Theo Yameogo : Bienvenue, Zain! En tant que leader national des Services de juricomptabilité pour le secteur des mines et métaux, tu connais bien les tendances actuelles en juricomptabilité et ce que peuvent faire les sociétés minières. J’ai hâte de t’entendre à ce sujet.
Zain Raheel : Merci, Theo. Je suis ravi d’être ici pour en discuter.
Theo Yameogo : Entrons dans le vif du sujet. Pour commencer, parle-nous des tendances qui touchent la juricomptabilité dans le secteur des mines et métaux.
Zain Raheel : Avec plaisir. Le point positif, c’est que le secteur des mines est plus en vue que jamais. Dans le contexte inflationniste actuel, on observe sans surprise un mouvement vers l’or, l’argent et d’autres métaux précieux. Par ailleurs, l’économie verte engendre une demande énorme pour les métaux et les minéraux destinés aux batteries. Le secteur des mines est donc plus populaire que jamais. Or, en période favorable, des gens essaient parfois d’en profiter.

■ Présentation de l'exercice:
Reproduisez à l'identique le passage de l'entretien sur la juricomptabilité minière qui commence aux mots « Zain Raheel : Merci, Theo. » et s'arrête après « parfois d’en profiter. ». Les données ne jouent aucun rôle dans cet exercice.

■ Données fournies:
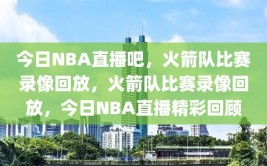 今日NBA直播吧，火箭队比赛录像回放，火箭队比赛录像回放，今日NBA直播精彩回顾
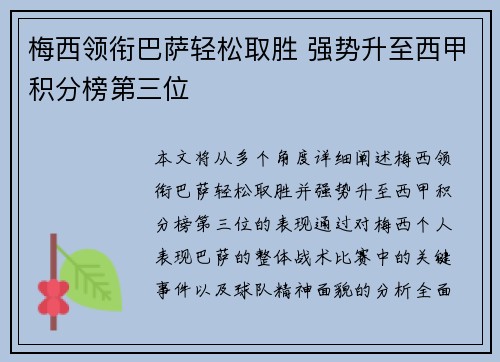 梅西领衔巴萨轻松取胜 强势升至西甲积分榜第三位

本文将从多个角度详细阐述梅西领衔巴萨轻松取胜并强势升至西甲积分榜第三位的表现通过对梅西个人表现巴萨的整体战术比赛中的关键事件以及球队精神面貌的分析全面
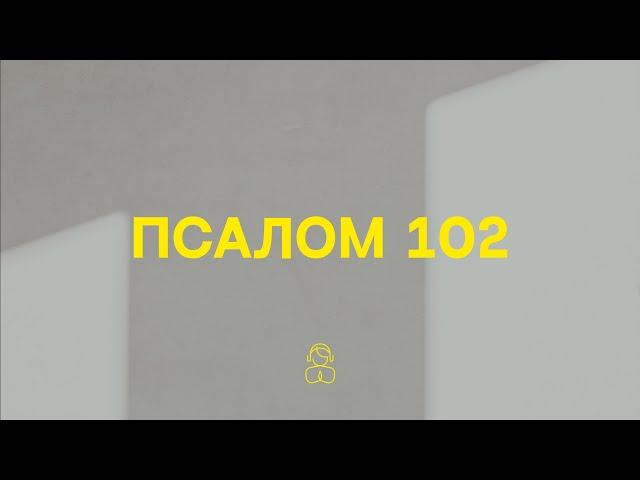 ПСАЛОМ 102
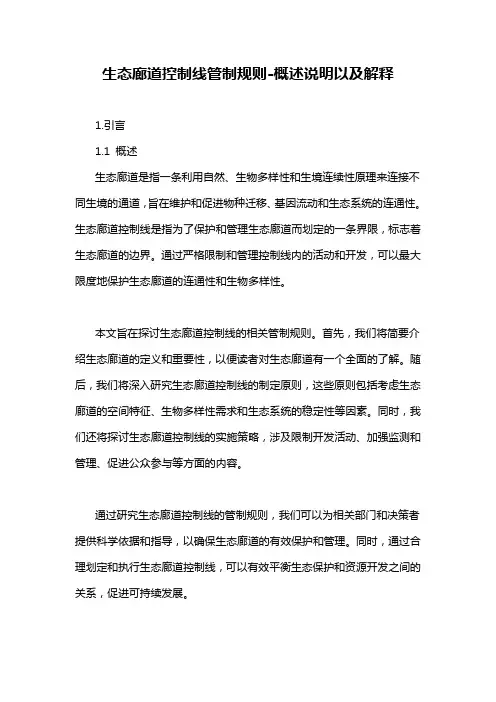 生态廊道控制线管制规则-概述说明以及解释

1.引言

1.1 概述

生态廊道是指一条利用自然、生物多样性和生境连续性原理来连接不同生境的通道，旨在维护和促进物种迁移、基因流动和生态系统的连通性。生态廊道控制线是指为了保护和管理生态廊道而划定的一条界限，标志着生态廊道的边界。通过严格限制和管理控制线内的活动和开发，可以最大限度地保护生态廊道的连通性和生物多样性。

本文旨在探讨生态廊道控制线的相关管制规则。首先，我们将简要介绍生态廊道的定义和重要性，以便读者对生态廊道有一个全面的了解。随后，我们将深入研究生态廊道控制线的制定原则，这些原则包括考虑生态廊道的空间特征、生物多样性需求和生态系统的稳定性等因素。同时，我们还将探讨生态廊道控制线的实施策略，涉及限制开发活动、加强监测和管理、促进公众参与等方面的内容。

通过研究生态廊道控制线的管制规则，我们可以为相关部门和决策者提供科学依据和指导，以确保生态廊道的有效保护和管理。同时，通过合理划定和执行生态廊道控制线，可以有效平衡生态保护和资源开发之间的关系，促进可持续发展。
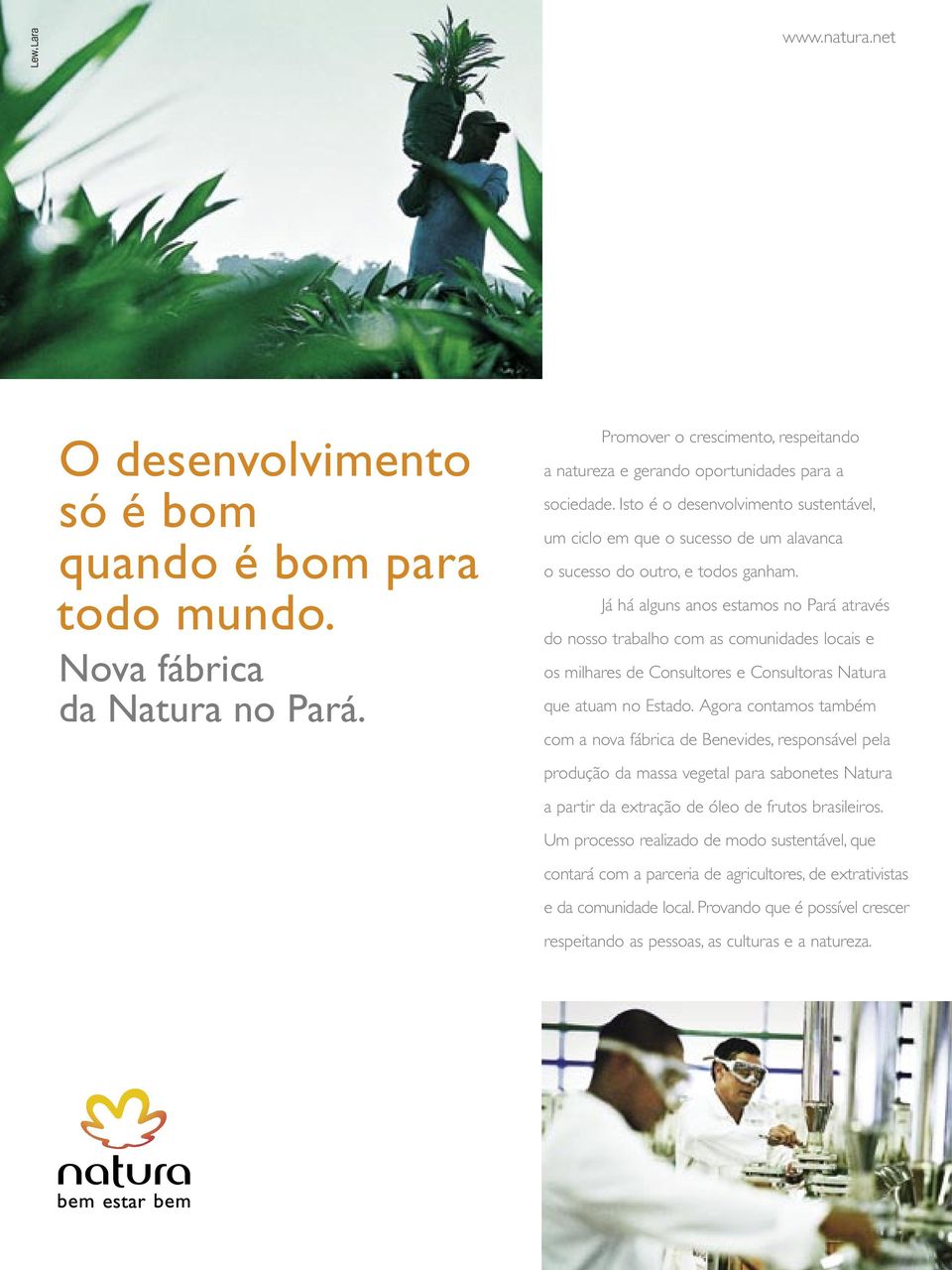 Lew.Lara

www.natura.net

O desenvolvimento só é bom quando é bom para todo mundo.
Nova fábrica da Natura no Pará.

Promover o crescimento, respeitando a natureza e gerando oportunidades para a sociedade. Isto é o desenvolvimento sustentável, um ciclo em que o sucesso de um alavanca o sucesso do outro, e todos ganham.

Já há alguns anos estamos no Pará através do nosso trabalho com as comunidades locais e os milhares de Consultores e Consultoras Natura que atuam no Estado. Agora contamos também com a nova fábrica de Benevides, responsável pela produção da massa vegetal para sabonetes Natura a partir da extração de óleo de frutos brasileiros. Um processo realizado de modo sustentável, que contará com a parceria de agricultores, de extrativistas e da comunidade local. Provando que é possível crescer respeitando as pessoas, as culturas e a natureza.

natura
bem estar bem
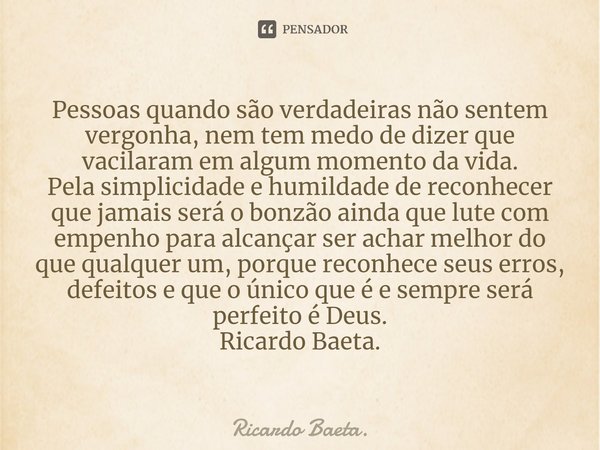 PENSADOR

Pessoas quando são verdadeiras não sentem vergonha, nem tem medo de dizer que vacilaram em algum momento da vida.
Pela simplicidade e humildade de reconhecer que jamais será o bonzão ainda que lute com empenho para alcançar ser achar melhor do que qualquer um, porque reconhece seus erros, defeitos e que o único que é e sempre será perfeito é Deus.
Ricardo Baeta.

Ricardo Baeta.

■ Corrigé de l'exercice:
Zain Raheel : Merci, Theo. Je suis ravi d’être ici pour en discuter.
Theo Yameogo : Entrons dans le vif du sujet. Pour commencer, parle-nous des tendances qui touchent la juricomptabilité dans le secteur des mines et métaux.
Zain Raheel : Avec plaisir. Le point positif, c’est que le secteur des mines est plus en vue que jamais. Dans le contexte inflationniste actuel, on observe sans surprise un mouvement vers l’or, l’argent et d’autres métaux précieux. Par ailleurs, l’économie verte engendre une demande énorme pour les métaux et les minéraux destinés aux batteries. Le secteur des mines est donc plus populaire que jamais. Or, en période favorable, des gens essaient parfois d’en profiter.